• [Given request]
Quote all of the data below word for word, and leave the pictures out of your answer.

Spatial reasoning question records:
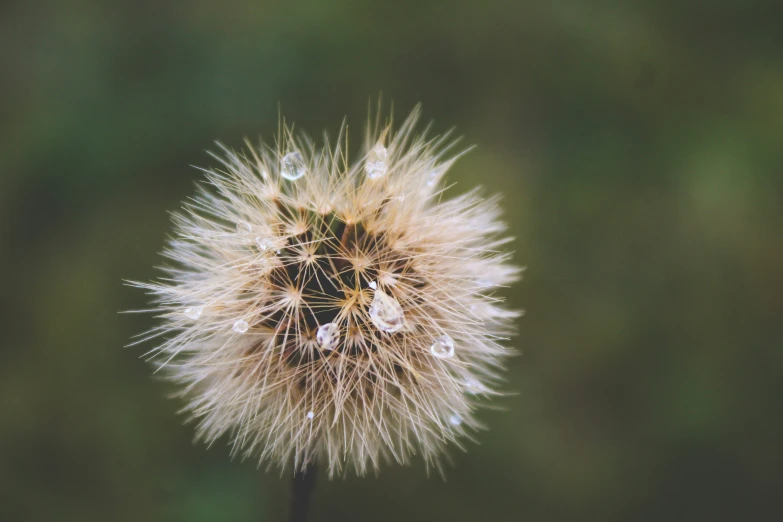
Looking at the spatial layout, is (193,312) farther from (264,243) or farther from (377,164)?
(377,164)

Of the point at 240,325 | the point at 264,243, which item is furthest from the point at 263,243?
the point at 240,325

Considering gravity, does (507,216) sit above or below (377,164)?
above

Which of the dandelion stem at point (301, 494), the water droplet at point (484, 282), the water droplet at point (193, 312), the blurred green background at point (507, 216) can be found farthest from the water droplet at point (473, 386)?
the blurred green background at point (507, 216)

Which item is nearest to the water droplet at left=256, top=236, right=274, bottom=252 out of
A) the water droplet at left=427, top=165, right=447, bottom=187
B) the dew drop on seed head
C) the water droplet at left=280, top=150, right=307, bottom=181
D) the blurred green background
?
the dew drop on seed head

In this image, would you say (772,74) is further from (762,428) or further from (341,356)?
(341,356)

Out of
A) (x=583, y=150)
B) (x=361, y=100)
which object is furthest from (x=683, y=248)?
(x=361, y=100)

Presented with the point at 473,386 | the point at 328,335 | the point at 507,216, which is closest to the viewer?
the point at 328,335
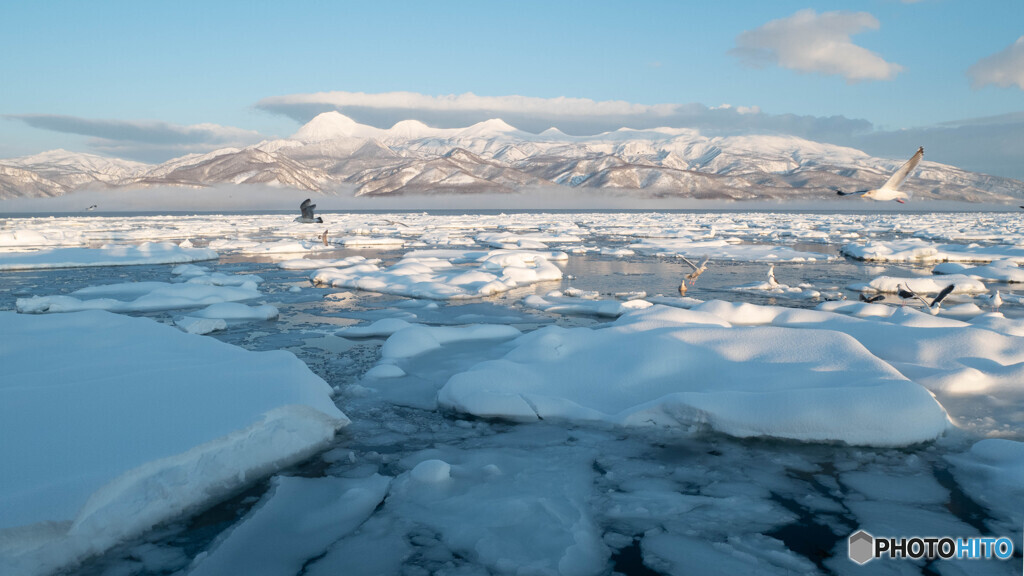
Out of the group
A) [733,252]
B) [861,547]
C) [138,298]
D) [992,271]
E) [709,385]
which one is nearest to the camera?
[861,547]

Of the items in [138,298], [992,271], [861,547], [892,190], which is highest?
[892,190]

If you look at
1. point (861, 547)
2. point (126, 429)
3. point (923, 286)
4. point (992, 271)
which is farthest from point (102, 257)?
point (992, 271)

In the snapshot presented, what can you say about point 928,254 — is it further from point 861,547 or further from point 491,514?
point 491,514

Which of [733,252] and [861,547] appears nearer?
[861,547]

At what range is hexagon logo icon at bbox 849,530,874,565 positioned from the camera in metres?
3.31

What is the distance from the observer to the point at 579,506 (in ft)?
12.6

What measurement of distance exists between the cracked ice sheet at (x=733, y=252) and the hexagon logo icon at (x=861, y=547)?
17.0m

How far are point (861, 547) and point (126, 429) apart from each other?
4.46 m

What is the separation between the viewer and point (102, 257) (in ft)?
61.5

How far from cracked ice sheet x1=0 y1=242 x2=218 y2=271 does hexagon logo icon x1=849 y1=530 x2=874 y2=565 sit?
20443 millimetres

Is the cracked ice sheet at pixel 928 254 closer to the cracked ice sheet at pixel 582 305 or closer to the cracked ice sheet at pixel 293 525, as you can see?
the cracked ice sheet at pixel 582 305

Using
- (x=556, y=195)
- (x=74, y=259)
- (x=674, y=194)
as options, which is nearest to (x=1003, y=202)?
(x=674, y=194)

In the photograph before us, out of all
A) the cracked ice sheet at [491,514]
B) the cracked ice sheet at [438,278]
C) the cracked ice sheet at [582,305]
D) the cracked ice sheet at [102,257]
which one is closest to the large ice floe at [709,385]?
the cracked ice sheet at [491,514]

• [Finished answer]
Looking at the spatial layout, is (193,312) farther from (264,243) or farther from (377,164)?
(377,164)

Of the point at 240,325 | the point at 264,243, which item is furthest from the point at 263,243?
the point at 240,325

Considering gravity, does (507,216) sit above or below (377,164)?
above

Which of the dandelion stem at point (301, 494), the water droplet at point (484, 282), the water droplet at point (193, 312), the blurred green background at point (507, 216) can be found farthest from the water droplet at point (473, 386)?
the blurred green background at point (507, 216)

Which item is nearest to the water droplet at left=256, top=236, right=274, bottom=252 out of
A) the water droplet at left=427, top=165, right=447, bottom=187
B) the dew drop on seed head
C) the water droplet at left=280, top=150, right=307, bottom=181
D) the blurred green background
?
the dew drop on seed head

In this image, would you say (772,74) is further from (762,428) or further from (341,356)?
(341,356)

Out of
A) (x=583, y=150)
B) (x=361, y=100)
which object is furthest from (x=683, y=248)?
(x=361, y=100)

Presented with the point at 473,386 | the point at 328,335 | the point at 507,216, which is closest to the viewer?
the point at 328,335
Out of the group
A) [733,252]
B) [861,547]
C) [138,298]
D) [992,271]
E) [709,385]
which one is nearest to the camera?
[861,547]

Of the items in [138,298], [992,271], [861,547], [892,190], which is highest?
[892,190]

If you look at
1. point (861, 547)
2. point (126, 429)
3. point (923, 286)
4. point (992, 271)
which is farthest from point (102, 257)?
point (992, 271)

In the snapshot presented, what can you say about point 928,254 — is it further from point 861,547 or further from point 491,514?
point 491,514

Which of [733,252] and [861,547] appears nearer?
[861,547]

At what range is hexagon logo icon at bbox 849,530,874,565 positioned from the camera in metres?
3.31

What is the distance from the observer to the point at 579,506 (in ft)?
12.6

What measurement of distance exists between the cracked ice sheet at (x=733, y=252) and the hexagon logo icon at (x=861, y=547)?
17.0m

How far are point (861, 547) and point (126, 429) apart from each other?
4.46 m

What is the separation between the viewer and point (102, 257) (in ft)?
61.5

How far from cracked ice sheet x1=0 y1=242 x2=218 y2=271 does hexagon logo icon x1=849 y1=530 x2=874 y2=565 sit?
20443 millimetres

Is the cracked ice sheet at pixel 928 254 closer to the cracked ice sheet at pixel 582 305 or closer to the cracked ice sheet at pixel 293 525, as you can see?
the cracked ice sheet at pixel 582 305

Using
- (x=556, y=195)
- (x=74, y=259)
- (x=674, y=194)
as options, which is nearest to (x=1003, y=202)?
(x=674, y=194)

In the photograph before us, out of all
A) the cracked ice sheet at [491,514]
B) the cracked ice sheet at [438,278]
C) the cracked ice sheet at [582,305]
D) the cracked ice sheet at [102,257]
which one is closest to the large ice floe at [709,385]?
the cracked ice sheet at [491,514]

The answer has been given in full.